LEIPZIGER STRAßE

   
    

Berlín siempre aparecía en mi mente en una postal imaginaria con un pie de foto que decía “Ciudad dividida y epicentro cultural de Alemania”. Era mi primera visita a la ciudad y a pesar de que ya era finales de julio, el tiempo se presentaba gris y plomizo. 

“Juraría, por Helios que estos teutones no saben lo que es un verano tórrido”, me dije a mí mismo. Repasé mentalmente: Segunda jornada berlinesa, visita a Brandemburg, Monumento al Holocausto, el Reichstag y la East Side Gallery. Estaba satisfecho. 

Deambulaba sin rumbo cierto, pensando si descansar mis huesos en alguna terraza del cercano Tempelhofer Feld. Algo de lectura sería el cierre perfecto para esta jornada, además, sería el complemento ideal para unas birras, me dije. Miré la hora en el móvil, 6:35 pm, aún había tiempo de encontrar una librería abierta.

Iba a echar mano de SIRI cuando el tintineo de una campanilla precedió al sonido de una puerta que se cerraba. Levanté la mirada y en una pizarra verde con una caligrafía muy discreta se leía, “Bartelby & Co., Buchhandlung”. Definitivamente no necesitaba a SIRI, el destino me le daba hecho. 

Yo tenía la costumbre de dejarme llevar por mis deseos y decidí interrumpir mi paseo turístico. Sin dudarlo, me adentré en aquella librería. El único motivo que tuve para hacerlo fue su nombre, "Bartelby & Co", parecía anglosajón. Me cautivó la primera impresión, aquellas sillas y mesas en la entrada la asemejaban a un biergarten.

Aquel día me llevé dos sorpresas, la primera solo anecdótica y es que se trataba de una librería española, y además era un bar.  Parece que no has perdido tu instinto hispánico-tabernero ¡Bichillo!, me dije a mi mismo. La segunda fue más interesante.

Después de entablar la protocolaria y cortés conversación con la propietaria (al descubrirnos españoles en Berlín), me dejé llevar por mi particular ritual de búsqueda literaria. Comencé a ojear los títulos y las portadas. Como siempre, miraba los títulos de los libros expuestos en estanterías y las fotos de las portadas de aquellos que estaban tumbados en las mesas. Son rituales baladís, pero mis manías, al fin y al cabo. 
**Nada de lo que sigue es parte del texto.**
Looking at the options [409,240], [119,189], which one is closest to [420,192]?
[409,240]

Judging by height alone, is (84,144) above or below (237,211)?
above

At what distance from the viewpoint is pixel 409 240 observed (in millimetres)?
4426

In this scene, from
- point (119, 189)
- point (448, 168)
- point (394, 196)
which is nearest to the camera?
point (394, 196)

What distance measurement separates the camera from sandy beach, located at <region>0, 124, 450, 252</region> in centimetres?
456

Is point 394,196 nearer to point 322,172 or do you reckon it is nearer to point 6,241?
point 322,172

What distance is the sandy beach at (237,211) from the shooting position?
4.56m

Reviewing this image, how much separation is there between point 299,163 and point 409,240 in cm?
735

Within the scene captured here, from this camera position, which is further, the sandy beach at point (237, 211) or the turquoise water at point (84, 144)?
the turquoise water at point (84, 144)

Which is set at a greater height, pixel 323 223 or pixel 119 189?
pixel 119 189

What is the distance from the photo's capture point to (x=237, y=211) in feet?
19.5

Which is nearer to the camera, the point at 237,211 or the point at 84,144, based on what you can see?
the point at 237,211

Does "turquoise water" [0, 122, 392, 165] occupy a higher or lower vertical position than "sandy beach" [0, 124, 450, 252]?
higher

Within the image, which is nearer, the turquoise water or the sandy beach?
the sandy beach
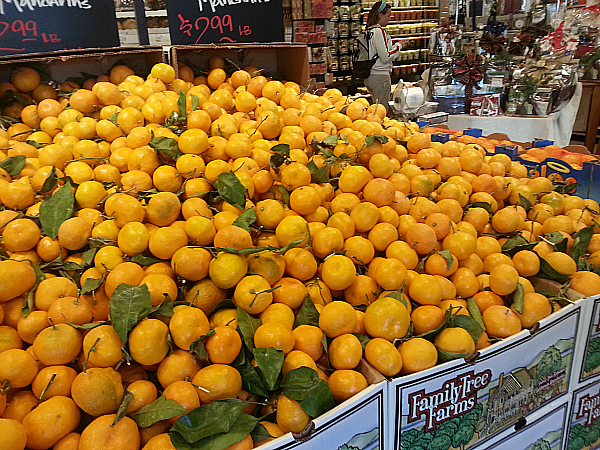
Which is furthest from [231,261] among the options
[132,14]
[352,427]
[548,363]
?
[132,14]

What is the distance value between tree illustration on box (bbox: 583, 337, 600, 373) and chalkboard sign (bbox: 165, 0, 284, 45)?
1947 mm

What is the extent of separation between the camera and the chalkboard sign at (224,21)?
1.95m

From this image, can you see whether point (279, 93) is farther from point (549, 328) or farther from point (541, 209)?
point (549, 328)

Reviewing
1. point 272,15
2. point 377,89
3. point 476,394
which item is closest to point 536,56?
point 377,89

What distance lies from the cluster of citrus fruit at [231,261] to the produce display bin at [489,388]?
52mm

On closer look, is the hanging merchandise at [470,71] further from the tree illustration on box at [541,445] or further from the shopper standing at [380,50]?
the tree illustration on box at [541,445]

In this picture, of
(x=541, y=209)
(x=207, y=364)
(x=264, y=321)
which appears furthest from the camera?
(x=541, y=209)

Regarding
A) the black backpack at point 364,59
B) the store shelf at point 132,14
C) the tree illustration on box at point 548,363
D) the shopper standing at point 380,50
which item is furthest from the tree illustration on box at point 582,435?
the store shelf at point 132,14

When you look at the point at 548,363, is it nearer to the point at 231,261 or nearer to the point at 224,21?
the point at 231,261

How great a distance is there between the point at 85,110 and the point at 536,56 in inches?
178

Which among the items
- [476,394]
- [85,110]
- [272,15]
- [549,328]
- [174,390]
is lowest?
[476,394]

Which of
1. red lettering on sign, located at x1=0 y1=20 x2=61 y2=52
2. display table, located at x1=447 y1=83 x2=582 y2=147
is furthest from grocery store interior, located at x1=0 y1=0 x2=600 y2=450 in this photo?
display table, located at x1=447 y1=83 x2=582 y2=147

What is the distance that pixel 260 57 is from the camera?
7.61 ft

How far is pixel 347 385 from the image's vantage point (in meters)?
1.02
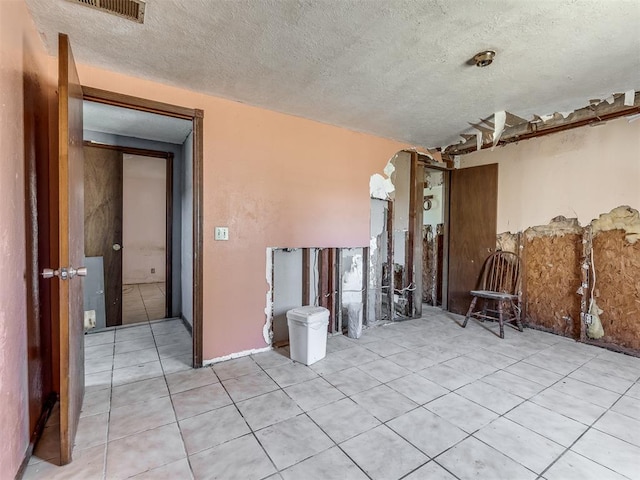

No había manera, aquel día yo no estaba inspirado y los editores habían perdido el instinto de venta.  Títulos desabridos como "¿Tenemos la suficiente inteligencia para entender la inteligencia de los animales?". Por otro lado, portadas aburridas como el esbozo de un tipo sentado en una escalera con cara de pánfilo. 

Después de la tercera ronda a estanterías y mesas decidí desistir. Arrastraría mi frustración literaria a un bar cercano, un buen trago me consolaría. Me despedí fugazmente y salí de allí ligero como un gamo.

Al salir, eché un vistazo al escaparate, de soslayo, mirar por mirar. De pronto me detuve en seco. 

En medio del escaparate había una antigua silla de madera con la pintura roja decapada. Sobre ella dos ejemplares, uno mostrando la portada y el otro la contraportada del mismo libro. Lo que me llamó la atención fue la foto del autor en la contraportada, pues yo conocía a aquel tipo. Era imposible. El tipo que yo conocía no podía ser el autor del libro, sin embargo, el nombre de pila coincidía, Friedrich. 

Recapitulaba. La primera vez que recordaba haber visto a Friedrich fue intrascendente. Simplemente nos cruzamos en Leipziger Straße. Era uno de esos tipos desaliñados y con cara de estar siempre colocado. 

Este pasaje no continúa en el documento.